> **EXCERPT PROVIDED**

Skip to main content

[Date Prev][Date Next][Thread Prev][Thread Next][Date Index][Thread Index] [List Home]
RE: [smila-dev] RE: FYI :: new feature :: Message Resequencer

Hi igor,

> illegal parallel pipelining
I'm currently updating the wiki and splitting section clustering, complex processing chain into two.

So, bare with me a little longer and then I will post it here when done.


> the other ideas
Bear with me a little longer, unfortunately I don't have parallel workflows in my brain yet... ;)
But I think I have a good idea.

Kind regards
Thomas Menzel @ brox IT-Solutions GmbH


> -----Original Message-----
> From: smila-dev-bounces@xxxxxxxxxxx [mailto:smila-dev-
> bounces@xxxxxxxxxxx] On Behalf Of Igor.Novakovic@xxxxxxxxxxx
> Sent: Freitag, 9. Oktober 2009 11:19
> To: smila-dev@xxxxxxxxxxx
> Subject: AW: [smila-dev] RE: FYI :: new feature :: Message Resequencer
> 
> Hi Tom,
> 
> 
> > a) Parallel workflows should be totally legitimate and not illegal.
> >
> > Imagine that you want to process a record in two completely different
> ways ending
> > up in diff indexes. Why should we force it to run in serial fashion
> if
> the
> > customer provides the computing power?
> There are two "flavors" of this use case:
> 1) The "illegal" one:
> The user defines two pipelines that contain several preprocessing
> pipelets and an indexing service at the end of each pipeline.

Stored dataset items
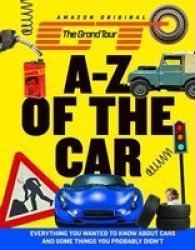 The Grand Tour A-z Of The Car - Everything You Wanted To Know About Cars And Some Things You Probably Didn& 39 T Hardcover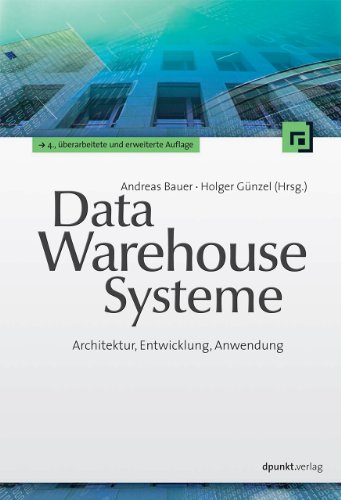 9783898647854: Data-Warehouse-Systeme: Architektur, Entwicklung, Anwendung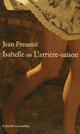  Achetez le livre d'occasion Isabelle ou l'arrière saison de Jean Freustié sur Livrenpoche.com 
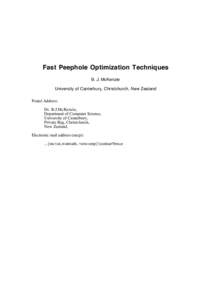 Fast Peephole Optimization Techniques B. J. McKenzie University of Canterbury, Christchurch, New Zealand Postal Address: Dr. B.J.McKenzie, Department of Computer Science,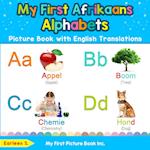 My First Afrikaans Alphabets Picture Book with English Translations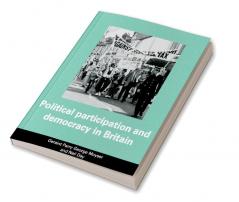 Political Participation and Democracy in Britain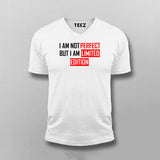  I Am Not Perfect But I Am Limited Edition Funny Attitude Vneck T-Shirt For Men Online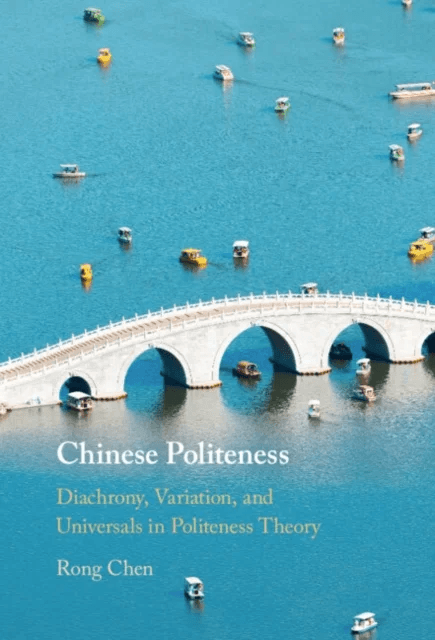 Chinese Politeness av Rong (California State University San Bernardino) Chen
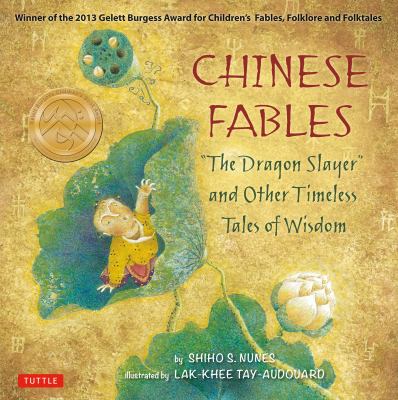 Chinese fables : "The Dragon Slayer" and other timeless tales of wisdom cover image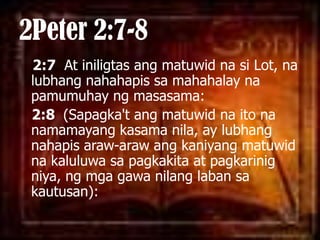 2Peter 2:7-82:7  At iniligtasangmatuwidnasi Lot, nalubhangnahahapissamahahalaynapamumuhayngmasasama: 2:8  (Sapagka'tangmatuwidnaitonanamamayangkasamanila, ay lubhangnahapisaraw-arawangkaniyangmatuwidnakaluluwasapagkakita at pagkarinigniya, ngmgagawanilanglabansakautusan):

> **WORK TASK 1**
Repeat word for word the stretch of the SMILA mailing-list post from "[Date Prev][Date Next][Thread" through "brain yet... ;)".
> **WORK TASK 2**
Pick up the SMILA mailing-list post after its last line and keep writing it.
The data is not needed for any of this work.

> **YOUR RESPONSE 1**
[Date Prev][Date Next][Thread Prev][Thread Next][Date Index][Thread Index] [List Home]
RE: [smila-dev] RE: FYI :: new feature :: Message Resequencer

Hi igor,

> illegal parallel pipelining
I'm currently updating the wiki and splitting section clustering, complex processing chain into two.

So, bare with me a little longer and then I will post it here when done.


> the other ideas
Bear with me a little longer, unfortunately I don't have parallel workflows in my brain yet... ;)

> **YOUR RESPONSE 2**
> This case is "illegal" because
> 	a) We must assume that each preprocessing pipelet updates the
> record.
> 	b) Now if those two pipelines are running simultaneously the
> record would be arbitrary updated by _all_ the pipelets and no
> predictable result/workflow can be guaranteed.
> 
> 2) The "legal" one:
> If the user really wants to store the record in two or more different
> indexes than all he has to do is to construct the pipeline that does
> some (complex) preprocessing (by merging the two pipelines) and at the
> end of the new pipeline simply fork it with two index writer pipelets.
> 
> 
> 
> > Also the router explicitly allows several Send tasks in its config,
> which we would
> > have to take out.
> IMO we should take it out. It just causes problems by "seducing" the
> user to run into this pitfall.
> 
> 
> 
> > b) following your discussion it seems to me that you slowly approach
> the idea
> > where you need to register first and unregister at the end, albeit
> you
> use the
> > terms (un)lock and move the functionality into existing components.
> Yes, the proposed changes would affect already existing components like
> blackboard, connectivity and listener.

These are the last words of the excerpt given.